— START —

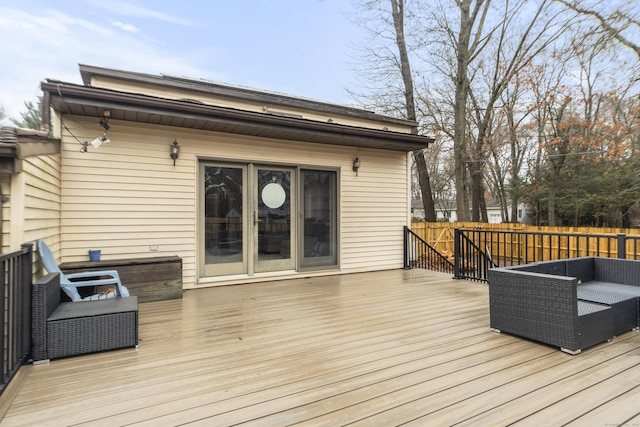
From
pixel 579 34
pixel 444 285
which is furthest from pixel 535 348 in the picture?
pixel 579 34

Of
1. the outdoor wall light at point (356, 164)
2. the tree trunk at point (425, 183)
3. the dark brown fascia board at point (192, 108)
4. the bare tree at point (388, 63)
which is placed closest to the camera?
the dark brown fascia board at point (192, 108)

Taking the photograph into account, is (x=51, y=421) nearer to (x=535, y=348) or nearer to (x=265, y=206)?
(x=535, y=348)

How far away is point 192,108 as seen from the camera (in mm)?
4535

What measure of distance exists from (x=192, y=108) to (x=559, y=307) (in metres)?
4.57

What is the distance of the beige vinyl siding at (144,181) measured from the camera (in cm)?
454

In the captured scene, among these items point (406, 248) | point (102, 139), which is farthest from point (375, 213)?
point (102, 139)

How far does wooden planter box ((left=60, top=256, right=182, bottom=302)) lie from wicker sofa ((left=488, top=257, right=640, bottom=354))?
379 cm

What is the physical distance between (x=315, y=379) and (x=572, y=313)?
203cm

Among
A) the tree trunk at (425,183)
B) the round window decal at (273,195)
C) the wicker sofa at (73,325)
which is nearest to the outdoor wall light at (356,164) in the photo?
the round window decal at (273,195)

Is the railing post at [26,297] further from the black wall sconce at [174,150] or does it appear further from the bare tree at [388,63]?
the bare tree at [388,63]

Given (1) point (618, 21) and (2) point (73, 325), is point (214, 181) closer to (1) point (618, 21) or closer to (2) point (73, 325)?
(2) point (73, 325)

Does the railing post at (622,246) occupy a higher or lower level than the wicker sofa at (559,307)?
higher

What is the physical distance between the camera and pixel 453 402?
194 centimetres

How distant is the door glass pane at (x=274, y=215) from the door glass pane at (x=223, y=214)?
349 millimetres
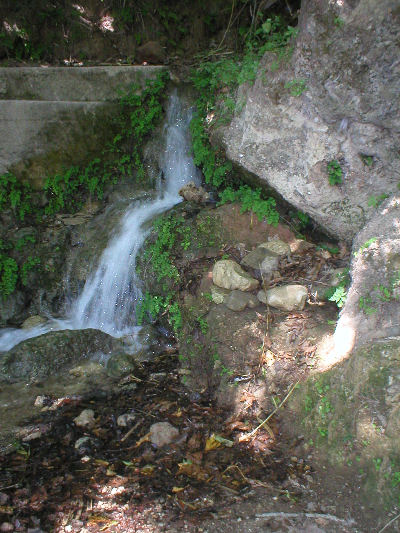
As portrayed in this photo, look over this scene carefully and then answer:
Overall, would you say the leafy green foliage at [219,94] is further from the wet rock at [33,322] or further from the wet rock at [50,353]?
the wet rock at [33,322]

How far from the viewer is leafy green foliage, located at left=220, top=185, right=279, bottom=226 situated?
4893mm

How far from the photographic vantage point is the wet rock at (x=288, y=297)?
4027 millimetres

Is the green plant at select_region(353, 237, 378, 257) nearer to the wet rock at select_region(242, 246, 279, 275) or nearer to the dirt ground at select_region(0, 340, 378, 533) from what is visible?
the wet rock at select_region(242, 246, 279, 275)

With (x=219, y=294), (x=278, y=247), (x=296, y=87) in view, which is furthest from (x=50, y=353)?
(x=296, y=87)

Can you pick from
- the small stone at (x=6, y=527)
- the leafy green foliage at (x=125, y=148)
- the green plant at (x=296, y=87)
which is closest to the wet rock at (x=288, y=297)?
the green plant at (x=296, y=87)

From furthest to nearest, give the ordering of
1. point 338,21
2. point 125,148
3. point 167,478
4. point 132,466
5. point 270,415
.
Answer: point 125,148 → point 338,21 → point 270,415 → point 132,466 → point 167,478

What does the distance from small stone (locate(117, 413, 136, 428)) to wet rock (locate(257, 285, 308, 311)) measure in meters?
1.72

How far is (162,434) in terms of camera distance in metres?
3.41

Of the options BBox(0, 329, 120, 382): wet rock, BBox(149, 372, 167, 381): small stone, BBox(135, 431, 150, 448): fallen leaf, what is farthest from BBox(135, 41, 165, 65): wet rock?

— END —
— START —

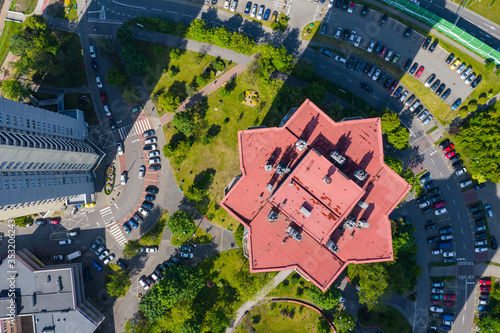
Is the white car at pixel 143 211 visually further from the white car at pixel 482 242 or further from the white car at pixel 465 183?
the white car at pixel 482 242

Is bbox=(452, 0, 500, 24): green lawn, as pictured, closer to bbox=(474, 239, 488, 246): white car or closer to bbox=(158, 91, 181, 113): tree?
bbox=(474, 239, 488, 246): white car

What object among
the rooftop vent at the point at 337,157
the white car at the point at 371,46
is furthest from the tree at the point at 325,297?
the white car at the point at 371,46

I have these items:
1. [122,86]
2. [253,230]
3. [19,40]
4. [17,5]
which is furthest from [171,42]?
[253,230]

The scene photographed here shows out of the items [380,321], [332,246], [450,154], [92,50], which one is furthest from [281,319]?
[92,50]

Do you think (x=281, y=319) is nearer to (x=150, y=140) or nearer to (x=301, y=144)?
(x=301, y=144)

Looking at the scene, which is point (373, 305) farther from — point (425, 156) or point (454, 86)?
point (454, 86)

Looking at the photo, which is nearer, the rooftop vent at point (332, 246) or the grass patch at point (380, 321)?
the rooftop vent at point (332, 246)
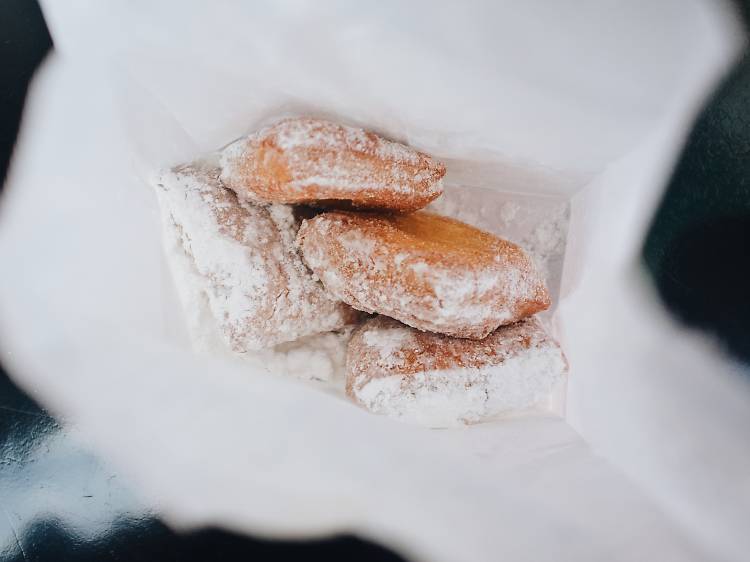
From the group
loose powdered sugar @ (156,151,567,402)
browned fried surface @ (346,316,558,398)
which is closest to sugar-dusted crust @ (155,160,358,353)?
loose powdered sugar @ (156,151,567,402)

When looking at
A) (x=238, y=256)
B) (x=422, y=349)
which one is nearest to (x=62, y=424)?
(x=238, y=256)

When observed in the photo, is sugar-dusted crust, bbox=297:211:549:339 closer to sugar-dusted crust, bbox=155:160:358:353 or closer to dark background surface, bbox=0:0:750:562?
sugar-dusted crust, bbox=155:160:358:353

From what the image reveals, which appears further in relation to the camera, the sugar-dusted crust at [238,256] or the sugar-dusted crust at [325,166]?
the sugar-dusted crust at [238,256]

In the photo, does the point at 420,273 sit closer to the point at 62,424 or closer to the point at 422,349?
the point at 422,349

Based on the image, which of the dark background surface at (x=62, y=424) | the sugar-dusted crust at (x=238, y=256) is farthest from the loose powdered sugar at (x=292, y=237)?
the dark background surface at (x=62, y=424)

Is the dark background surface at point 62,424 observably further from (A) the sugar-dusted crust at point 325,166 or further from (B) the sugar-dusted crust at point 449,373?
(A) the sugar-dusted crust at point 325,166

— END —
— START —

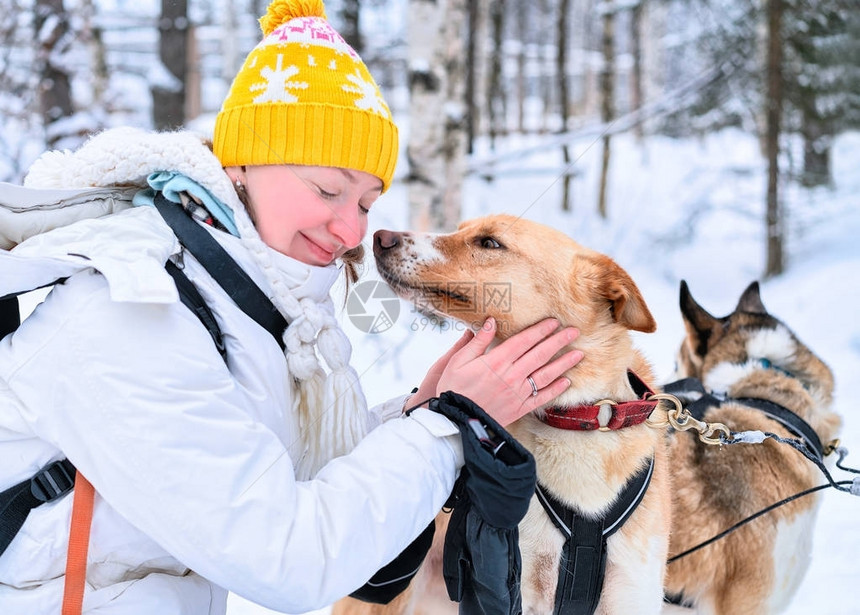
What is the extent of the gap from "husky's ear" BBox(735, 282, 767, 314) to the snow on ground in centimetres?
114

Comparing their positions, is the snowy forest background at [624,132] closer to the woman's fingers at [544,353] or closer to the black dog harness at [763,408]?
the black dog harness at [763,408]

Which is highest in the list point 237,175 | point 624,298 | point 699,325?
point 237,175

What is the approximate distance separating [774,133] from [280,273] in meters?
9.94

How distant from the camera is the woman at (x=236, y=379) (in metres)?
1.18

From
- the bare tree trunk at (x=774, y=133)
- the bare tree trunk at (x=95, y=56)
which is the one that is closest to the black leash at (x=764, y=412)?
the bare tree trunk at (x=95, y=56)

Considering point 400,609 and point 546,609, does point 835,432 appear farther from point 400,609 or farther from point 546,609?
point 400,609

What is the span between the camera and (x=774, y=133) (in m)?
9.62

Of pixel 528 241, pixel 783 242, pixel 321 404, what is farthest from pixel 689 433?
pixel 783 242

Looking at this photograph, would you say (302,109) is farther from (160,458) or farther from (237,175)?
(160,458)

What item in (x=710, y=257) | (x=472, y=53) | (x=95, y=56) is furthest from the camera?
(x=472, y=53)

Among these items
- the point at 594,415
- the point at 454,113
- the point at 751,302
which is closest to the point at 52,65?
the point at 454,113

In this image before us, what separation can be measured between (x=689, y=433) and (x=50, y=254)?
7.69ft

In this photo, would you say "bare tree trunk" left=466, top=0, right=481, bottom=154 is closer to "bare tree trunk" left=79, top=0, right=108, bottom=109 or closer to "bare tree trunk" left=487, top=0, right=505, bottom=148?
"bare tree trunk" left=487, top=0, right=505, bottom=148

— END —

(WORK TO DO) Copy the material from the line with "What is the distance" to the line with "349 millimetres", both included, keeping every line as it stands.

(WRITTEN ANSWER)
What is the distance of the beige vinyl siding at (144,181) measured from the camera (in cm)?
454

In the captured scene, among these items point (406, 248) | point (102, 139), which is farthest from point (375, 213)?
point (102, 139)

How far does wooden planter box ((left=60, top=256, right=182, bottom=302)) lie from wicker sofa ((left=488, top=257, right=640, bottom=354))?
379 cm

What is the physical distance between (x=315, y=379) and (x=572, y=313)?
203cm

Among
A) the tree trunk at (425,183)
B) the round window decal at (273,195)
C) the wicker sofa at (73,325)
which is nearest to the outdoor wall light at (356,164) in the photo?
the round window decal at (273,195)

Is the railing post at [26,297] further from the black wall sconce at [174,150] or does it appear further from the bare tree at [388,63]?
the bare tree at [388,63]

Given (1) point (618, 21) and (2) point (73, 325), is point (214, 181) closer to (1) point (618, 21) or closer to (2) point (73, 325)?
(2) point (73, 325)

Does the railing post at (622,246) occupy a higher or lower level than the wicker sofa at (559,307)?
higher

What is the physical distance between the camera and pixel 453 402?
194 centimetres

How distant is the door glass pane at (x=274, y=215) from the door glass pane at (x=223, y=214)?
349 millimetres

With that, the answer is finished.